All of these solutions come with their compromises, though. I think plug-in hybrid could be the answer, and over the next six months I’ll be finding out if the Mitsubishi Outlander PHEV is the ideal solution for commutes and longer trips.
Firstly, I needed to pick up the eco-off-roader from Hummingbird Motors in Finchley, north London, and receive a crash course in the basic instructions to get me going. Dealer principal Larry Wood has been involved with Mitsubishis since the seventies, and was on hand to give me a quick tour around the car.
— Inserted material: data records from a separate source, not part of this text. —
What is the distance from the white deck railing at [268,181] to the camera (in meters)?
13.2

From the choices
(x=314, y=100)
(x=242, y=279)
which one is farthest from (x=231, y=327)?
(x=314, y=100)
The Outlander is powered by a combination of a 2.0-litre engine and two electric motors. Fully charged, it’ll go for 32 miles on battery power alone. Once these run out, the petrol engine is used as a generator to continue powering the motors, rather than the wheels.
That means it has power leads for charging, along with the usual fuel tank. With no off-street parking at home, I’m hoping that charging up in our office car park will allow me to make it home and back the next morning in EV mode – it’s only an 18-mile round trip, after all.
What also makes the Outlander unique is its size. This isn’t a small, lightweight crossover – it’s a full-blown off-roader that can be switched to four-wheel-drive mode if necessary.
That’s not the only clever tech on offer, however. There are numerous settings on the sat-nav screen that help tell me just how efficiently I’m driving and how far I’m travelling in pure electric mode.
Another key element is that, unlike some hybrid models, the batteries don’t eat into boot capacity, which stands at 436 litres. I’m hoping the space will be comfortable for my dog Jarvis, plus provide plenty of room for trips to the tip.
I’ve since done only a few commutes from our central London offices to my flat in north London, but the Outlander has already impressed, with the exception of the firm ride. I particularly like the way it glides along in near-silence, helping to soothe the stresses of my drive. On this evidence, Mitsubishi has got closer than most to delivering the ideal powerplant for our times.